### AUFGABE 1
Fasse den Absatz der Rezension, der mit „Der wohlverdiente Urlaub ist greifbar“ beginnt, kürzer zusammen und behalte dabei seine wesentlichen Fakten bei.
### AUFGABE 2
Kopiere aus der Rezension den Teil, dessen Anfang die Worte „Der wohlverdiente Urlaub“ enthält und der mit „bei ihr stimmen.“ schließt.

### VORLIEGENDER TEXT
▼▼▼

Rezension

Gesellschaftskritik, überzeugend aufbereitet

Die spürst du nicht -

Die spürst du nicht
von Daniel Glattauer

Bewertet mit 5 Sternen

Der wohlverdiente Urlaub ist greifbar. Tage der Erholung warten auf sie, sie sind unterwegs Richtung Toskana, die Strobl-Marineks und die Binders mit ihren Kindern. Auch darf Sophie-Luises Schulfreundin Aayana, ein dunkelhäutiges Flüchtlingskind, mitfahren. So ganz vollzählig sind sie noch nicht, denn die Grün-Politikerin Elisa Strobl-Marinek kommt ganz umweltfreundlich mit dem Zug, die Ökobilanz muss gerade bei ihr stimmen.

Die lockere Urlaubsstimmung wird bald getrübt, es kommt zur Katastrophe und danach stellt sich die Frage: Wer trägt die Schuld? Da sind auf der einen Seite die beiden österreichischen Familien, allen voran die Strobl-Marineks, und auf der anderen Seite die Eltern und der Bruder von Aayana. Die Fassaden bröckeln, sie haben zu viel zu verlieren, wollen oder können sich nicht eingestehen, welch Ignoranten sie in Wahrheit sind.

▲▲▲

### EXTRAHIERTE DATENSÄTZE
▼▼▼

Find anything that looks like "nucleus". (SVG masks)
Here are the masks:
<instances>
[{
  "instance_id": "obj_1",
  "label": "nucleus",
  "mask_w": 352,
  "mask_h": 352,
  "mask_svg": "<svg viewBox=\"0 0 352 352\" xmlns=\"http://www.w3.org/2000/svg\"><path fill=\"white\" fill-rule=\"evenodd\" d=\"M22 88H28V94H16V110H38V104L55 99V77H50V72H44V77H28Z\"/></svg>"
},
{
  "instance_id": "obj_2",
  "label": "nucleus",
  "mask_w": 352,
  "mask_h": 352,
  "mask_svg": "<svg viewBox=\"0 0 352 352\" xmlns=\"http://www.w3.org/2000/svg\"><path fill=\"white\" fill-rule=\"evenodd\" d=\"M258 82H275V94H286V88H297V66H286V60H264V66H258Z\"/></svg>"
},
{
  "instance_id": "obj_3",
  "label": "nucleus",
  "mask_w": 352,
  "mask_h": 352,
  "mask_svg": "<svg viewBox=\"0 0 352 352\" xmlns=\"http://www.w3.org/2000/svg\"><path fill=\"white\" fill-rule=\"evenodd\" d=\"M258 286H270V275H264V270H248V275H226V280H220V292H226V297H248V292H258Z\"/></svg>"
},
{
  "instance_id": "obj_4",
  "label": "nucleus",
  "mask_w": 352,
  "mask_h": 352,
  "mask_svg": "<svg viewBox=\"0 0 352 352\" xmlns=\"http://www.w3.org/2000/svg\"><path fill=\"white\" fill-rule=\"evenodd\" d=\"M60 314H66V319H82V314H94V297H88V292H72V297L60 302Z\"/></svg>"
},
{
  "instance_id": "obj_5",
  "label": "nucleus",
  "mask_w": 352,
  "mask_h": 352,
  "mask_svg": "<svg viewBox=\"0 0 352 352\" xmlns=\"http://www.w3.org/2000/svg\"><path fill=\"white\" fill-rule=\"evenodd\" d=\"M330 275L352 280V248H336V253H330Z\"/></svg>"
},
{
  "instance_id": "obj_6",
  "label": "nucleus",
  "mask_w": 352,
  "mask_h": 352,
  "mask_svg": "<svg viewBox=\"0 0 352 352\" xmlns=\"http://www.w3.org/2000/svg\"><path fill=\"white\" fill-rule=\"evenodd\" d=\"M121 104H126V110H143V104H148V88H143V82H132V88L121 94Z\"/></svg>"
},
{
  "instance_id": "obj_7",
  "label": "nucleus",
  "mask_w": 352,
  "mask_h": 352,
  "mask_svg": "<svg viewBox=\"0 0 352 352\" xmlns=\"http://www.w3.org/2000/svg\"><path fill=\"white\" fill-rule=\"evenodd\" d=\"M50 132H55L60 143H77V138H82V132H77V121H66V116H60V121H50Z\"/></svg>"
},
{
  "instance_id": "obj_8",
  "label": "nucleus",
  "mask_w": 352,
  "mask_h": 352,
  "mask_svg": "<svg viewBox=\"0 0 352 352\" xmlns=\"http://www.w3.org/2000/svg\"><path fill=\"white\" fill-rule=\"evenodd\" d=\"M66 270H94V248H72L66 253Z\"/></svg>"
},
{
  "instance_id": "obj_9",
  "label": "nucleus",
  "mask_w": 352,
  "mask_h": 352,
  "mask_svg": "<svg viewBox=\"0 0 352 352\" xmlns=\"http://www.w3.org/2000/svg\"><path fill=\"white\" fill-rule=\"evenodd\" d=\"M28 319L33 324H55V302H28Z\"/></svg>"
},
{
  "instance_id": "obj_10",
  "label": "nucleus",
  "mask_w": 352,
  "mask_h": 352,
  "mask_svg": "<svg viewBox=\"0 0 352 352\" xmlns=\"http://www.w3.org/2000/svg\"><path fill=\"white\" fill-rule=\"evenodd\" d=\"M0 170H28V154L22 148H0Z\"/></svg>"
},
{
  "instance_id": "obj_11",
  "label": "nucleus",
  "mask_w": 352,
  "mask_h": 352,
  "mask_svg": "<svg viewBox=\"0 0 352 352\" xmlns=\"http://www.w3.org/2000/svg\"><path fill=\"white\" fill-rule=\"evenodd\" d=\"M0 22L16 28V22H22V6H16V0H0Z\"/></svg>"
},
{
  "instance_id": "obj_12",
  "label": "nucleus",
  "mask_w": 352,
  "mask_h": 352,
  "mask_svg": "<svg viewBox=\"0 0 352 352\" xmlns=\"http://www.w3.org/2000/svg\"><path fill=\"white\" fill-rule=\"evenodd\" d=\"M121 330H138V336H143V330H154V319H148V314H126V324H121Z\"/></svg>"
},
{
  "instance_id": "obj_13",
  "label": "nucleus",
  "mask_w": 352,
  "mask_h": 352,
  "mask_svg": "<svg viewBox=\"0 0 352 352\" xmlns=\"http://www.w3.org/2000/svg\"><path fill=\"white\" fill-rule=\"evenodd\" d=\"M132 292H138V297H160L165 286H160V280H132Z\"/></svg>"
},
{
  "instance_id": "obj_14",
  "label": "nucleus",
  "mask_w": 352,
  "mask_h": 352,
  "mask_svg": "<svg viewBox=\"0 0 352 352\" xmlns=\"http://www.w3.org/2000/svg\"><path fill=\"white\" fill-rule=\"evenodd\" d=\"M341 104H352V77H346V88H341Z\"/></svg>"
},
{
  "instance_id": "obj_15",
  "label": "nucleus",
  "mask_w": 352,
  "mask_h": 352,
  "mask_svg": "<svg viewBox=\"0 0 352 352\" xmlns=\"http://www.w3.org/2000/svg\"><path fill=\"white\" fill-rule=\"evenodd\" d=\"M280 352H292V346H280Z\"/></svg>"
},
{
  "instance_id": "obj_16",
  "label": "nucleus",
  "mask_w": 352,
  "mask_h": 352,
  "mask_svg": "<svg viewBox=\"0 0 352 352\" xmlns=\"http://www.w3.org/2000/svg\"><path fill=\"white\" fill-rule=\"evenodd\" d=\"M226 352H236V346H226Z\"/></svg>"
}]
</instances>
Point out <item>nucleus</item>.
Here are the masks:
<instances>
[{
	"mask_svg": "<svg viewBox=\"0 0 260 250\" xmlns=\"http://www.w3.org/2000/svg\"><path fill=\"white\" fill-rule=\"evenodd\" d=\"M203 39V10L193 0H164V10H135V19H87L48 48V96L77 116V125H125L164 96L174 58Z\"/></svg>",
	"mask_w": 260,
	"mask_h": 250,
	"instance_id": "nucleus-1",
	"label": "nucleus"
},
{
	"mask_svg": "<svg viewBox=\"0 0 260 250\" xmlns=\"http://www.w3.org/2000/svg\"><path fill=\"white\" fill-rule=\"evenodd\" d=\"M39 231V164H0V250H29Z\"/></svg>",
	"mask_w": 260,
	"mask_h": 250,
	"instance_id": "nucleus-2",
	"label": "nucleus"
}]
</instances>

▲▲▲

### LÖSUNG 1
Die Strobl-Marineks und die Binders fahren mit ihren Kindern in den Urlaub in die Toskana. Mit dabei ist auch Aayana, Sophie-Luises Schulfreundin und ein dunkelhäutiges Flüchtlingskind. Die Grün-Politikerin Elisa Strobl-Marinek reist wegen der Ökobilanz mit dem Zug nach.

### LÖSUNG 2
Der wohlverdiente Urlaub ist greifbar. Tage der Erholung warten auf sie, sie sind unterwegs Richtung Toskana, die Strobl-Marineks und die Binders mit ihren Kindern. Auch darf Sophie-Luises Schulfreundin Aayana, ein dunkelhäutiges Flüchtlingskind, mitfahren. So ganz vollzählig sind sie noch nicht, denn die Grün-Politikerin Elisa Strobl-Marinek kommt ganz umweltfreundlich mit dem Zug, die Ökobilanz muss gerade bei ihr stimmen.